**Instructions to follow:** Filter the listing below, keeping every line that contains the word "paving". Case counts, so copy only lines where the string matches exactly in capitalization.

** Start of Material **

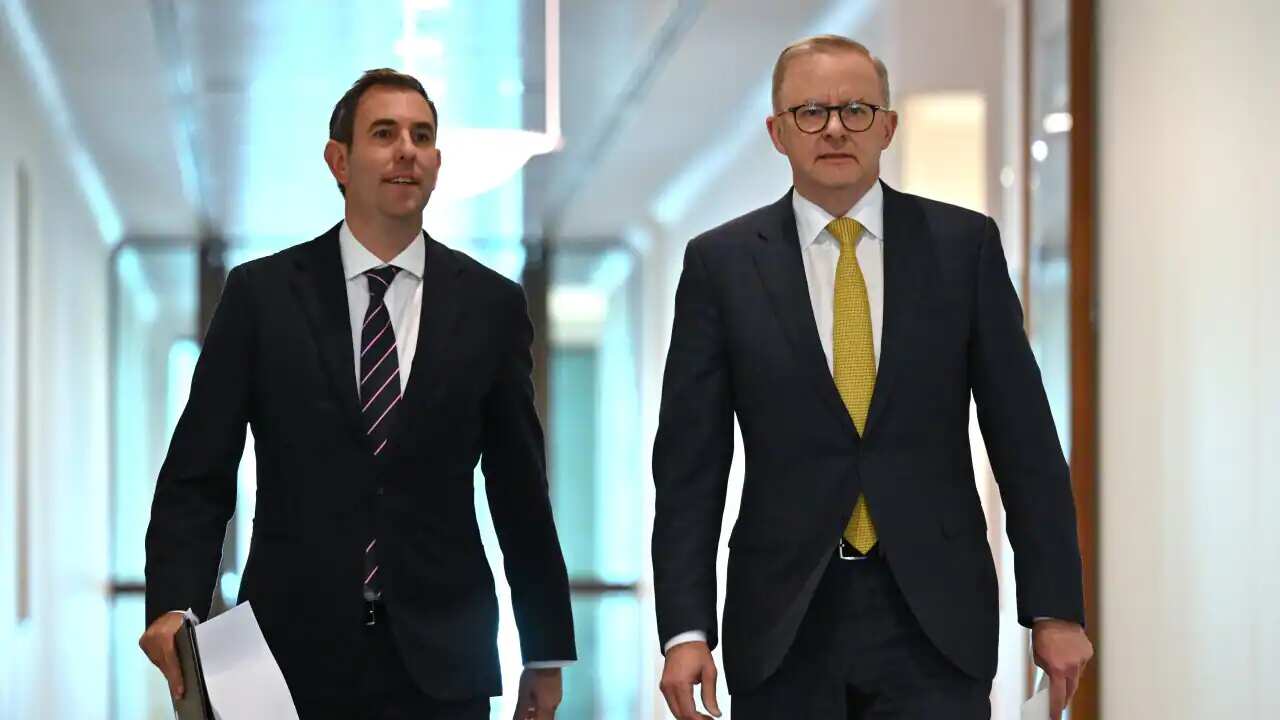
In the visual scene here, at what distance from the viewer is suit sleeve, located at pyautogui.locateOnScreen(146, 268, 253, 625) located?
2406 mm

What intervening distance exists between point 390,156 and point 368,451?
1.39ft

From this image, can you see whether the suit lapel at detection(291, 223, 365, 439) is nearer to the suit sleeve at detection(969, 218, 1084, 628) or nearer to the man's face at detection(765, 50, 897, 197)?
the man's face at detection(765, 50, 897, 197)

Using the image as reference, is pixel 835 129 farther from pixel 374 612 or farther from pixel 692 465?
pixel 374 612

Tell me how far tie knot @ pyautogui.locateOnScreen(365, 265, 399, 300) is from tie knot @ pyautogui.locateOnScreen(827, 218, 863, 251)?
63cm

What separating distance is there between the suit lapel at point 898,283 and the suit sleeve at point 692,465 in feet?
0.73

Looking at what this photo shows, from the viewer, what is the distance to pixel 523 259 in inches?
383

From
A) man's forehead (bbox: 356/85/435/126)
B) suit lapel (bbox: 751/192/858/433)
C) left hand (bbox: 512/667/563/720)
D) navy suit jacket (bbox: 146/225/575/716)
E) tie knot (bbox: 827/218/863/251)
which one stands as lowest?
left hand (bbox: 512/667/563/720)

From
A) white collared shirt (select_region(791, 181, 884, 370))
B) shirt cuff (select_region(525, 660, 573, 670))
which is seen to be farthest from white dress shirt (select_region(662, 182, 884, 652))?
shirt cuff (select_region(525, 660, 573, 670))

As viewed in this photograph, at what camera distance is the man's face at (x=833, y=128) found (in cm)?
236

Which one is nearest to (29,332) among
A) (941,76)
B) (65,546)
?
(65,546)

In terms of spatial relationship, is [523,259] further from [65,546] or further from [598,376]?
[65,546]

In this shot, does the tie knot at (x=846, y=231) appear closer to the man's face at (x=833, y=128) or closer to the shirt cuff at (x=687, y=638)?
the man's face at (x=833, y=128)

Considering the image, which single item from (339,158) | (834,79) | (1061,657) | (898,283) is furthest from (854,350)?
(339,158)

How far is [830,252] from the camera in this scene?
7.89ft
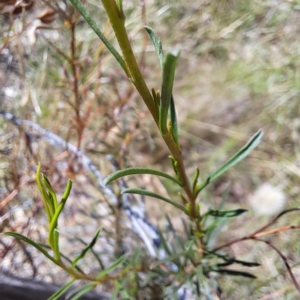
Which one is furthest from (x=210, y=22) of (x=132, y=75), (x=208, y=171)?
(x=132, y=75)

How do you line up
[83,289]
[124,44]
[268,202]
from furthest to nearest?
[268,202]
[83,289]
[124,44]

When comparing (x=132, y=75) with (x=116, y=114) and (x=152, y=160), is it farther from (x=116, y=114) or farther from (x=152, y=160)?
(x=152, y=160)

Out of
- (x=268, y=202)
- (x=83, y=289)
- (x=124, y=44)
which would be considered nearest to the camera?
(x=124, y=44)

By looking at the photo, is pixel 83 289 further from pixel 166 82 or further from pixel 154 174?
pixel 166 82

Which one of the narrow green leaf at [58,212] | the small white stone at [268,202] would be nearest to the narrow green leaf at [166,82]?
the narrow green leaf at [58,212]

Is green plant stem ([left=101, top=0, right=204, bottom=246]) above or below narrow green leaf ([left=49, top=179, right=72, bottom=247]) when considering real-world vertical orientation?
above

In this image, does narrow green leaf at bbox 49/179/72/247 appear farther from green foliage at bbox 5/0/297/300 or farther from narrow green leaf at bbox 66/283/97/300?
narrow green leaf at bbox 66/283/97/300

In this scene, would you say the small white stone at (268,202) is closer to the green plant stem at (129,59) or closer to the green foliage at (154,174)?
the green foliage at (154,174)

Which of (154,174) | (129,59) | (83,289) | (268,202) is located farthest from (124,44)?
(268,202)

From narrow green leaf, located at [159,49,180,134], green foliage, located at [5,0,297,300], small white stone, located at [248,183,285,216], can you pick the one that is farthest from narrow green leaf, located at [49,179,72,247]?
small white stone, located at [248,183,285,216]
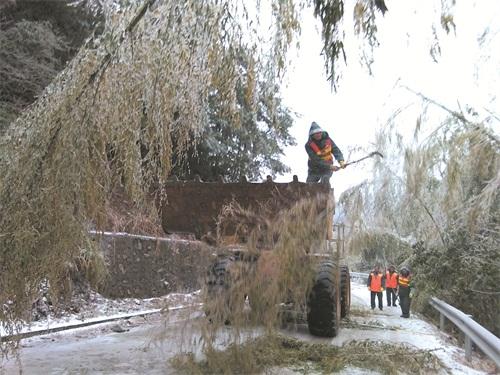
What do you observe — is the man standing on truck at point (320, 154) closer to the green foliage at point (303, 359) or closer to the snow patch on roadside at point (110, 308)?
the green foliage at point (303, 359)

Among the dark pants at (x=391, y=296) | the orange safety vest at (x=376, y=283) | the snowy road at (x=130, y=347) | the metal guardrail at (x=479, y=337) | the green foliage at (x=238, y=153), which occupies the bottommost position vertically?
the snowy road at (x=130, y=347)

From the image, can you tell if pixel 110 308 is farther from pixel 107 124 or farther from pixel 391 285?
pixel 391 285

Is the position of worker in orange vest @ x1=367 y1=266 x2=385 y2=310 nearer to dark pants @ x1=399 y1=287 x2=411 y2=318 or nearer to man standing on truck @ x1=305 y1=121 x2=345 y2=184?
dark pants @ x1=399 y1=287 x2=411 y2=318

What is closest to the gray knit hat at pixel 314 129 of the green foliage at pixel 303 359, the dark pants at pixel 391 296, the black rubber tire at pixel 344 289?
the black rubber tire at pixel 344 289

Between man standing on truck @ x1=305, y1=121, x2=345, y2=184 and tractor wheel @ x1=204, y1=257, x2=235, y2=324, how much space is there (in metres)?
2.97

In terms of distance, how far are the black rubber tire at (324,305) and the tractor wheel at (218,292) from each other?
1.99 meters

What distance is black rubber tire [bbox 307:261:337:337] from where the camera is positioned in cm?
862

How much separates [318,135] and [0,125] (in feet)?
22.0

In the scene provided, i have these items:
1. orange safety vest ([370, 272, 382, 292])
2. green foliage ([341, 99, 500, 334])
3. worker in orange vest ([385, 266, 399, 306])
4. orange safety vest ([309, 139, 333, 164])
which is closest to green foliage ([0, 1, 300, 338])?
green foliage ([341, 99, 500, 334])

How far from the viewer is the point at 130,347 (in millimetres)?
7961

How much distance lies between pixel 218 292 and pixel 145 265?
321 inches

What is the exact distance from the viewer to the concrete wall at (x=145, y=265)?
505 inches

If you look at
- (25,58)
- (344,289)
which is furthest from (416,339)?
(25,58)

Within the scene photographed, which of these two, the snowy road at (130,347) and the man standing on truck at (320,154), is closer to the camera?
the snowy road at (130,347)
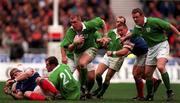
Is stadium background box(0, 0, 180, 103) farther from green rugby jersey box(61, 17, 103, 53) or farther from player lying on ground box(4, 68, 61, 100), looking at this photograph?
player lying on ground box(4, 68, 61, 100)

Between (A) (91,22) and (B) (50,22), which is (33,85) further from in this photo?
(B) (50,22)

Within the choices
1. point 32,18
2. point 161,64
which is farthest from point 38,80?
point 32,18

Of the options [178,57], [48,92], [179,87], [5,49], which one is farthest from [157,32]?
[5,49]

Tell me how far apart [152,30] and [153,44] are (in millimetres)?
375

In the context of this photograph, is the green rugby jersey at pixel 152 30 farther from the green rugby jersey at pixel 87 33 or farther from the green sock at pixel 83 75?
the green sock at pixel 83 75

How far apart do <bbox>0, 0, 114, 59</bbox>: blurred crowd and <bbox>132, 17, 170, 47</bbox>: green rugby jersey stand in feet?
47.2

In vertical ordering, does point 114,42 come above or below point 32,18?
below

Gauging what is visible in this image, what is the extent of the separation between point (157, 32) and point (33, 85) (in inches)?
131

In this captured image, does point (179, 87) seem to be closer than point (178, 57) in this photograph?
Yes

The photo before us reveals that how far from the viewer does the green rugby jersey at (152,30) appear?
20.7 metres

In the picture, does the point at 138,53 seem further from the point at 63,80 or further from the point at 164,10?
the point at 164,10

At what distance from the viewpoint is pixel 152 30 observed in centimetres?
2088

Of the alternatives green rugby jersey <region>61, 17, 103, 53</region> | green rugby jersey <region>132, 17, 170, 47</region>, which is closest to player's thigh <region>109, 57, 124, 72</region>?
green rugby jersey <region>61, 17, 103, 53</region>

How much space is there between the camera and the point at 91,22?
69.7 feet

** End of Material **
** Start of Material **

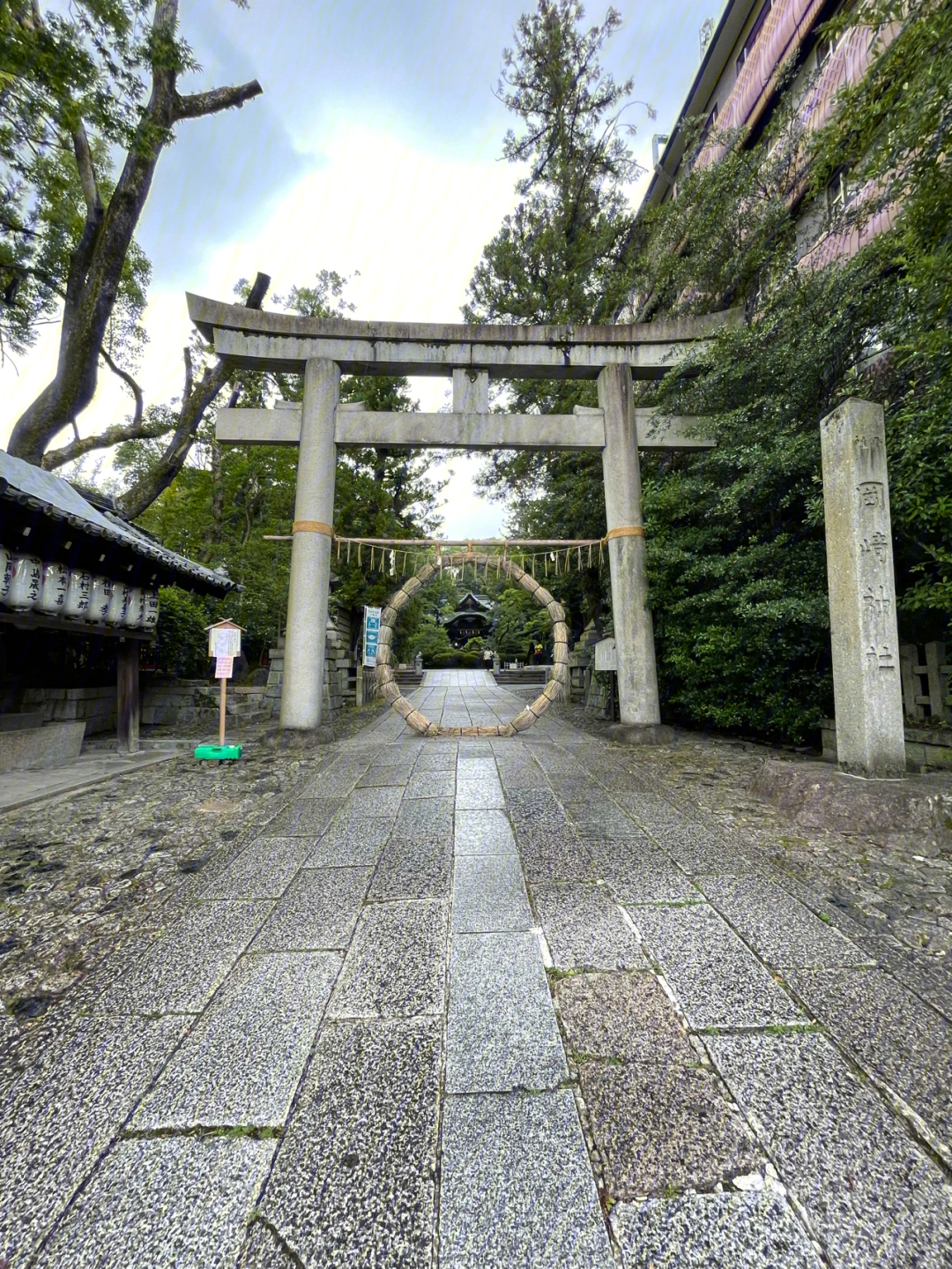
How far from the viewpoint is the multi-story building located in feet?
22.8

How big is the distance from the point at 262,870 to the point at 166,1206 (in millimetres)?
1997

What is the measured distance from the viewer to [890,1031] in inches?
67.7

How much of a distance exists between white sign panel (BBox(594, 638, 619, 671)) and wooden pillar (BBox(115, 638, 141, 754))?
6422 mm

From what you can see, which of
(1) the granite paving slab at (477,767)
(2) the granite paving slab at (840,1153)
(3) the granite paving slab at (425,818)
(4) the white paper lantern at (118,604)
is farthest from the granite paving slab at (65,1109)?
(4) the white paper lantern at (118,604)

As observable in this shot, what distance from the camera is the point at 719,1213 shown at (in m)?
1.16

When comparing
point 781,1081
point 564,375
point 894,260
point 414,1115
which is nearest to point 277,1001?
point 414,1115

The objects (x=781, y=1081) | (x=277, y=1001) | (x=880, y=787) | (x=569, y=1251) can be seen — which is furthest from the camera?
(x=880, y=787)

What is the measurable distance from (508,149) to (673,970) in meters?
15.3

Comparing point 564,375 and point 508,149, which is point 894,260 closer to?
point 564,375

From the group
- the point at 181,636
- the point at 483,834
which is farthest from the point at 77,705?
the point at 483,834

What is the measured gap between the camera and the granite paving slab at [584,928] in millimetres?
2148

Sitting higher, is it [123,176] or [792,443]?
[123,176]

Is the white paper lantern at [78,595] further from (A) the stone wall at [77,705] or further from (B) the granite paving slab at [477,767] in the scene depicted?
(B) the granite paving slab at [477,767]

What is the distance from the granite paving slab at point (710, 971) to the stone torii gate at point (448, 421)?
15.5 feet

** End of Material **

**Solution for this problem:**
(1) the granite paving slab at (477,767)
(2) the granite paving slab at (840,1153)
(3) the granite paving slab at (425,818)
is farthest from the granite paving slab at (65,1109)?
What is the measured gap between the camera and the granite paving slab at [584,928] in millimetres?
Is the white paper lantern at [78,595] further from (A) the stone wall at [77,705] or further from (B) the granite paving slab at [477,767] in the scene depicted?
(B) the granite paving slab at [477,767]
What is the distance from the granite paving slab at point (710, 971) to the stone torii gate at point (448, 421)?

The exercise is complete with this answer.